New Zealand could become a testbed for online government applications.
The IT Association this month begins a feasibility study into what would become the Centre for Advanced E-Government Applications.
It hopes to complete the study by April. If found to be viable the centre would be launched by year’s end.
Itanz believes by testing e-government-related systems New Zealand would gain better government services, a stronger IT industry and eventually increased exports as the tested systems were adopted by governments overseas.
“Our small size coupled with our first-class technical skills make New Zealand an ideal test bed to create, pilot and reference-site advanced e-government applications in a unique, controllable and highly credible operating environment,” says a January briefing paper from Itanz.
Itanz executive director Jim O’Neill says his group’s project will receive a study grant from Investment NZ, part of Industry NZ, for up to half the cost of the study, to a maximum of $100,000. The study is estimated to cost between $200,000 and $300,000 and will involve a project team of up to 10 people.
The country, O’Neill says, has one of the world’s smallest governments offering a full range of services, from defence, diplomacy, to health and education.
It faces issues in improving the delivery of services to people, so if IT and commun-ications can be used to improve the delivery of services here, they can similarly be used overseas.
The centre would create a vendor-independent forum where government, industry, universities and other crown entities would co-operate to create innovative e-government applications.
The goal would be to identify and define technology ideas that would be made available to the New Zealand ICT industry to consider and find practicable solutions, the paper says.
“Collaborative engagement will be made with other interested groupings including the health IT cluster, MediaLab, regional develop-ment agencies and associated incubators and clusters.”
O’Neill says his members, which include multinationals as well as New Zealand-owned firms, have discussed the issue over the past five months and back the idea of the centre.
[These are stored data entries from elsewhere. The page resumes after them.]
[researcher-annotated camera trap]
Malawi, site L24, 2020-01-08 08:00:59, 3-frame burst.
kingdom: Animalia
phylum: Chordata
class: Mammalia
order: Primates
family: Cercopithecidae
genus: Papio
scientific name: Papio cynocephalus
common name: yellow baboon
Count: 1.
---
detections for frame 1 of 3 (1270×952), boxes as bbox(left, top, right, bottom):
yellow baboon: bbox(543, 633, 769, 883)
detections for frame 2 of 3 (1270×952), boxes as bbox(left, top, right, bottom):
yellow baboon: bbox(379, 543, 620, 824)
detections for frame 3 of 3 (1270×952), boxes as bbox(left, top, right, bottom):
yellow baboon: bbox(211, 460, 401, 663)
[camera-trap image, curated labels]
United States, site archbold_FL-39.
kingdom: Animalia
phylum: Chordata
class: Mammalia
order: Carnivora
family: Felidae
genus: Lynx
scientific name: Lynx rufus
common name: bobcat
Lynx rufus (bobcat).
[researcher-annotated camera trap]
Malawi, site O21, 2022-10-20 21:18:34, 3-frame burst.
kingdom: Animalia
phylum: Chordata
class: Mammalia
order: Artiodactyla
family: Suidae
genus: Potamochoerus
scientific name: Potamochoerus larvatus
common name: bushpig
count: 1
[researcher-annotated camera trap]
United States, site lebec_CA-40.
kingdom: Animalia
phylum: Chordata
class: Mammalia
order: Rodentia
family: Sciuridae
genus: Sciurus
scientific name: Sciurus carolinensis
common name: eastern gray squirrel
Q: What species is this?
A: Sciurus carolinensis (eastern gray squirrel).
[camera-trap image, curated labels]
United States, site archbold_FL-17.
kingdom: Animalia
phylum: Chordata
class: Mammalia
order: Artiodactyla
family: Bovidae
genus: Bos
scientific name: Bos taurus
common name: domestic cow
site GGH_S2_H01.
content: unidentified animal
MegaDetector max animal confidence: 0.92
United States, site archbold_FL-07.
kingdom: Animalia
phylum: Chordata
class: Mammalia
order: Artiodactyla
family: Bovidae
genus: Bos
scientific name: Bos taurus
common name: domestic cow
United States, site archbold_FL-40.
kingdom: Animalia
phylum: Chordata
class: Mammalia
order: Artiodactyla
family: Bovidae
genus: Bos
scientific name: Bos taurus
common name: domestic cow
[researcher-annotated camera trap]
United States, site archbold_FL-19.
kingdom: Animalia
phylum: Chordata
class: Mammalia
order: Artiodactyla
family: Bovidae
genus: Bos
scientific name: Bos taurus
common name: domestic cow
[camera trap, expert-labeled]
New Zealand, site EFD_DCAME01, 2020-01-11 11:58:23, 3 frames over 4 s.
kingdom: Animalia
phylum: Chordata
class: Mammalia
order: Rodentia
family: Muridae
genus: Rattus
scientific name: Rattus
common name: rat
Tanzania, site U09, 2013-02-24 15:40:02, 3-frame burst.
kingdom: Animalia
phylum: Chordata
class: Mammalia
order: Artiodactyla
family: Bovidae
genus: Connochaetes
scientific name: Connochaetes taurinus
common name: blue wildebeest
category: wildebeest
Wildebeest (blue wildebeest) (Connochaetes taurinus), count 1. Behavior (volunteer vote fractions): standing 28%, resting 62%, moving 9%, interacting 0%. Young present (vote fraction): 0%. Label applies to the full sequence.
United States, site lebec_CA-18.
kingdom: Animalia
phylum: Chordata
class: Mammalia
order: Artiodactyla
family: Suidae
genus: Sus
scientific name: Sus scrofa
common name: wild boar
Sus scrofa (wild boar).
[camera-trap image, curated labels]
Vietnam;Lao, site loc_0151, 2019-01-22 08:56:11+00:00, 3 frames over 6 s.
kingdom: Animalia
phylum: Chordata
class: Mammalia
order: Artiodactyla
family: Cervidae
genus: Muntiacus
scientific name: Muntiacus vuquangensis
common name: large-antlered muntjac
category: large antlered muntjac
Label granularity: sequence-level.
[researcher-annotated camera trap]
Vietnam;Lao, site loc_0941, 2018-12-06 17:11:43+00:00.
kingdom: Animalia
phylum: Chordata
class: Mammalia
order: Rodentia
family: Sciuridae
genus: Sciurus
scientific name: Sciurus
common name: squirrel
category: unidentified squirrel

Strong interest and support is also claimed from Victoria University, Industrial Research, the Canterbury-based E-Security Lab working group and the New Zealand e-government unit.
The New Zealand ICT industries, ITANZ says, already have a good track record in commercialising innovation and selling it offshore, noting the efforts behind the Inland Revenue’s FIRST, IBM’s ICMS and Peace utility systems.
Calls to Investment NZ and relevant government ministers were not immediately responded to.